Aim of the task: Repeat what the lines below say, word for word, and skip every image.

Data for this exercise:
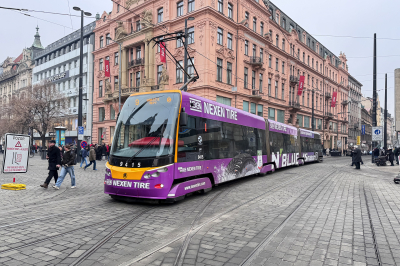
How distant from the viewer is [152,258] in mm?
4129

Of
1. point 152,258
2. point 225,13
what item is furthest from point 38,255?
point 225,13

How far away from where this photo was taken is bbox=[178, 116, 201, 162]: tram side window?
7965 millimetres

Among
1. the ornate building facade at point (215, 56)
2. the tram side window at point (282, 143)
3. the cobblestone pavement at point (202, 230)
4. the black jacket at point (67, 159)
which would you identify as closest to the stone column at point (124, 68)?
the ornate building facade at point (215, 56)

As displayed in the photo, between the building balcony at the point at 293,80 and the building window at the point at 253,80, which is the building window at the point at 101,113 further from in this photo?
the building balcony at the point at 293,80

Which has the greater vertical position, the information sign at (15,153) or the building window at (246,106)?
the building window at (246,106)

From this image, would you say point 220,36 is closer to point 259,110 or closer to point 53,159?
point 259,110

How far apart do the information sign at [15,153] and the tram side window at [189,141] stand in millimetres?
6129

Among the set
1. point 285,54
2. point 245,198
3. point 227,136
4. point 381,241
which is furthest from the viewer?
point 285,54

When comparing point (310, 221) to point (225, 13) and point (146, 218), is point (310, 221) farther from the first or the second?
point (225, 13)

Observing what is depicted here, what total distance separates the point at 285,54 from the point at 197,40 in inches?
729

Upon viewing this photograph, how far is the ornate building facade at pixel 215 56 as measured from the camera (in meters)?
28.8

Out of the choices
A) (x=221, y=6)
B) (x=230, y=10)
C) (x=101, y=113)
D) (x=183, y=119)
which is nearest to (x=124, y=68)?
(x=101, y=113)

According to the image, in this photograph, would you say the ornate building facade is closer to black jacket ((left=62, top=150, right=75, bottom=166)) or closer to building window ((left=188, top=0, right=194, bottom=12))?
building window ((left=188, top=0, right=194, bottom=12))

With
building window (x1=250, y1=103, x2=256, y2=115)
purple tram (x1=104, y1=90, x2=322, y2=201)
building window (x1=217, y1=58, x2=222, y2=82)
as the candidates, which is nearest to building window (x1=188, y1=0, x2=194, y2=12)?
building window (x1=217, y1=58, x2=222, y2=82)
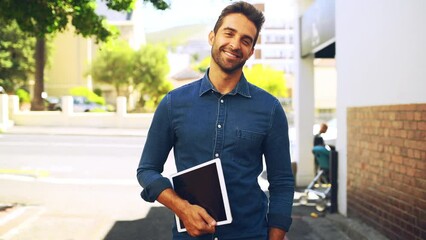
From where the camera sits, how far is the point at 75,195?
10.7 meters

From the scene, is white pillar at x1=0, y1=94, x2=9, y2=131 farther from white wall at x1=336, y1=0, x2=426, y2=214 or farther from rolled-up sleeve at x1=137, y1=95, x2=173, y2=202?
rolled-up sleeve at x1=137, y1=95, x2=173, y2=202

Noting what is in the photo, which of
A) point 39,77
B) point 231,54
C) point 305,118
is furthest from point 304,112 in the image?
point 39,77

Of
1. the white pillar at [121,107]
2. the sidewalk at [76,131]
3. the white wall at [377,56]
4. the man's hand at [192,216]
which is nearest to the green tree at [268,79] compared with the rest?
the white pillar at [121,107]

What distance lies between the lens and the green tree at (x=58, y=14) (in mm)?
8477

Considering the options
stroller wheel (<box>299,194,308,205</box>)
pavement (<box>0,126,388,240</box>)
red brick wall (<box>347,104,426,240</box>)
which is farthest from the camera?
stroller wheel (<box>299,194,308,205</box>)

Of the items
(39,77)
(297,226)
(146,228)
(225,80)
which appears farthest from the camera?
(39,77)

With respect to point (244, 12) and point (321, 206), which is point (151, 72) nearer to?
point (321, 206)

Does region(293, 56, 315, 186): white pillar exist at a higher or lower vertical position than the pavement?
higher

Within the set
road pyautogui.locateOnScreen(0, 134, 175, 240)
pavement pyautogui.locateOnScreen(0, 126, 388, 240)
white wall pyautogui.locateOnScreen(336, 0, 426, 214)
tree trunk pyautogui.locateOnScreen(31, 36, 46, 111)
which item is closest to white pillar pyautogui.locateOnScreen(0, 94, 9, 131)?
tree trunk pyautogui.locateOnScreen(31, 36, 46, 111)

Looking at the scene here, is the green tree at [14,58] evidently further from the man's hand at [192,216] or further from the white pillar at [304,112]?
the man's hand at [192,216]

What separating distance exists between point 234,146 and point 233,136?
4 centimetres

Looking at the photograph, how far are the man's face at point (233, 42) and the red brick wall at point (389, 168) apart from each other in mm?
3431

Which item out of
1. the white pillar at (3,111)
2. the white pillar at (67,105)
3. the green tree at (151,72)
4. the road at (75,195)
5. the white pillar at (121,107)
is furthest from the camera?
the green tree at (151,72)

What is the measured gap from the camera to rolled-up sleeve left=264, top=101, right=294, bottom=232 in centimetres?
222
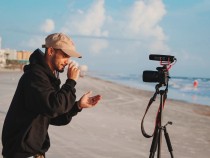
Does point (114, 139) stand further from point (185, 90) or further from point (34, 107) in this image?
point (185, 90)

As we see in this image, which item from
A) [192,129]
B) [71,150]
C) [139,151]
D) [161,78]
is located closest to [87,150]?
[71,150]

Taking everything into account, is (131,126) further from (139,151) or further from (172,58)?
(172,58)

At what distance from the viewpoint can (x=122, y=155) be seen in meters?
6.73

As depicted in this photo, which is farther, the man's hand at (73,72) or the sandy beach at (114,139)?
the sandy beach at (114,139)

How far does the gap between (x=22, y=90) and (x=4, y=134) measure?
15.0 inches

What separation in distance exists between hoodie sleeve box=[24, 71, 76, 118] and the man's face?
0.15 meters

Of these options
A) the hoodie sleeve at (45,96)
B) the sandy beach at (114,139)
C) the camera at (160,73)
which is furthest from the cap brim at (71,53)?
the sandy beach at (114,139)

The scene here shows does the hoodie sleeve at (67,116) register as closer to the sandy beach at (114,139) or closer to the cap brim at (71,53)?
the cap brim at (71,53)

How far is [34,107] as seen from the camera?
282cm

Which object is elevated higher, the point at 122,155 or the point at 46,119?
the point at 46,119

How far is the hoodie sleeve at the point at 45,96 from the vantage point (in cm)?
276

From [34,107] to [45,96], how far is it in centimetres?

Full answer:
How distant from the viewer is [152,258] in mm?
4129

Of
1. point 152,258
2. point 225,13
what item is furthest from point 38,255?
point 225,13

How far away from where this photo was taken is bbox=[178, 116, 201, 162]: tram side window?
7965 millimetres

Among
1. the ornate building facade at point (215, 56)
2. the tram side window at point (282, 143)
3. the cobblestone pavement at point (202, 230)
4. the black jacket at point (67, 159)
which would you identify as closest to the stone column at point (124, 68)?
the ornate building facade at point (215, 56)

As displayed in the photo, between the building balcony at the point at 293,80 and the building window at the point at 253,80, which is the building window at the point at 101,113 further from in this photo?
the building balcony at the point at 293,80

Which has the greater vertical position, the information sign at (15,153) or the building window at (246,106)?
the building window at (246,106)

From this image, would you say point 220,36 is closer to point 259,110 or closer to point 53,159?
point 259,110

How far apart do the information sign at [15,153] and the tram side window at [189,141] stand in millimetres?
6129

Among the set
1. point 285,54
2. point 245,198
3. point 227,136
4. point 381,241
which is furthest from the viewer?
point 285,54

When comparing point (310, 221) to point (225, 13) and point (146, 218), is point (310, 221) farther from the first or the second?
point (225, 13)

Observing what is depicted here, what total distance separates the point at 285,54 from the point at 197,40 in inches?
729

Upon viewing this photograph, how far is the ornate building facade at pixel 215 56 as measured from the camera (in meters)?
28.8

Out of the choices
A) (x=221, y=6)
B) (x=230, y=10)
C) (x=101, y=113)
D) (x=183, y=119)
which is nearest to (x=124, y=68)?
(x=101, y=113)

According to the image, in this photograph, would you say the ornate building facade is closer to black jacket ((left=62, top=150, right=75, bottom=166)) or closer to building window ((left=188, top=0, right=194, bottom=12))?
building window ((left=188, top=0, right=194, bottom=12))

With
building window (x1=250, y1=103, x2=256, y2=115)
purple tram (x1=104, y1=90, x2=322, y2=201)
building window (x1=217, y1=58, x2=222, y2=82)
as the candidates, which is nearest to building window (x1=188, y1=0, x2=194, y2=12)?
building window (x1=217, y1=58, x2=222, y2=82)
From where the camera sits, how far is the point at 75,195?
10.7 meters

From the scene, is white pillar at x1=0, y1=94, x2=9, y2=131 farther from white wall at x1=336, y1=0, x2=426, y2=214 or farther from rolled-up sleeve at x1=137, y1=95, x2=173, y2=202?
rolled-up sleeve at x1=137, y1=95, x2=173, y2=202

Noting what is in the photo, which of
A) point 39,77
B) point 231,54
C) point 305,118
is furthest from point 304,112 in the image?
point 39,77

Of
1. the white pillar at [121,107]
2. the sidewalk at [76,131]
3. the white wall at [377,56]
4. the man's hand at [192,216]
which is nearest to the green tree at [268,79] compared with the rest?
the white pillar at [121,107]

What distance lies between the lens and the green tree at (x=58, y=14) (in mm)?
8477

Considering the options
stroller wheel (<box>299,194,308,205</box>)
pavement (<box>0,126,388,240</box>)
red brick wall (<box>347,104,426,240</box>)
which is farthest from the camera?
stroller wheel (<box>299,194,308,205</box>)

Of the items
(39,77)
(297,226)
(146,228)
(225,80)
which appears farthest from the camera?
(39,77)

With respect to point (244, 12) and point (321, 206), which is point (151, 72) nearer to?
point (321, 206)

Does region(293, 56, 315, 186): white pillar exist at a higher or lower vertical position than the pavement?
higher

Within the set
road pyautogui.locateOnScreen(0, 134, 175, 240)
pavement pyautogui.locateOnScreen(0, 126, 388, 240)
white wall pyautogui.locateOnScreen(336, 0, 426, 214)
tree trunk pyautogui.locateOnScreen(31, 36, 46, 111)
which item is closest to white pillar pyautogui.locateOnScreen(0, 94, 9, 131)?
tree trunk pyautogui.locateOnScreen(31, 36, 46, 111)

Looking at the scene here, is the green tree at [14,58] evidently further from the man's hand at [192,216] or further from the white pillar at [304,112]?
the man's hand at [192,216]

What separating distance exists between point 234,146 and point 233,136?
4 centimetres

Looking at the photograph, how far are the man's face at point (233, 42) and the red brick wall at point (389, 168) apart from each other in mm?
3431

Which item out of
1. the white pillar at (3,111)
2. the white pillar at (67,105)
3. the green tree at (151,72)
4. the road at (75,195)
5. the white pillar at (121,107)
is furthest from the camera?
the green tree at (151,72)

What is the measured gap from the camera to rolled-up sleeve left=264, top=101, right=294, bottom=232 in centimetres?
222
Does point (114, 139) stand further from point (185, 90) or further from point (34, 107) in this image?
point (185, 90)

As we see in this image, which item from
A) [192,129]
B) [71,150]
C) [139,151]
D) [161,78]
is located closest to [87,150]?
[71,150]

Taking everything into account, is (131,126) further from (139,151) or further from (172,58)?
(172,58)

At what distance from the viewpoint can (x=122, y=155) be seen in meters?
6.73

As depicted in this photo, which is farther, the man's hand at (73,72) or the sandy beach at (114,139)?
the sandy beach at (114,139)

How far does the gap between (x=22, y=90) and (x=4, y=134) measure?
15.0 inches

What separation in distance exists between hoodie sleeve box=[24, 71, 76, 118] and the man's face?
0.15 meters

Of these options
A) the hoodie sleeve at (45,96)
B) the sandy beach at (114,139)
C) the camera at (160,73)
which is furthest from the cap brim at (71,53)?
the sandy beach at (114,139)

The scene here shows does the hoodie sleeve at (67,116) register as closer to the sandy beach at (114,139) or closer to the cap brim at (71,53)?
the cap brim at (71,53)

How far is [34,107] as seen from the camera?
282cm

Which object is elevated higher, the point at 122,155 or the point at 46,119?
the point at 46,119

How far is the hoodie sleeve at the point at 45,96 from the vantage point (in cm)?
276

From [34,107] to [45,96], how far is it in centimetres?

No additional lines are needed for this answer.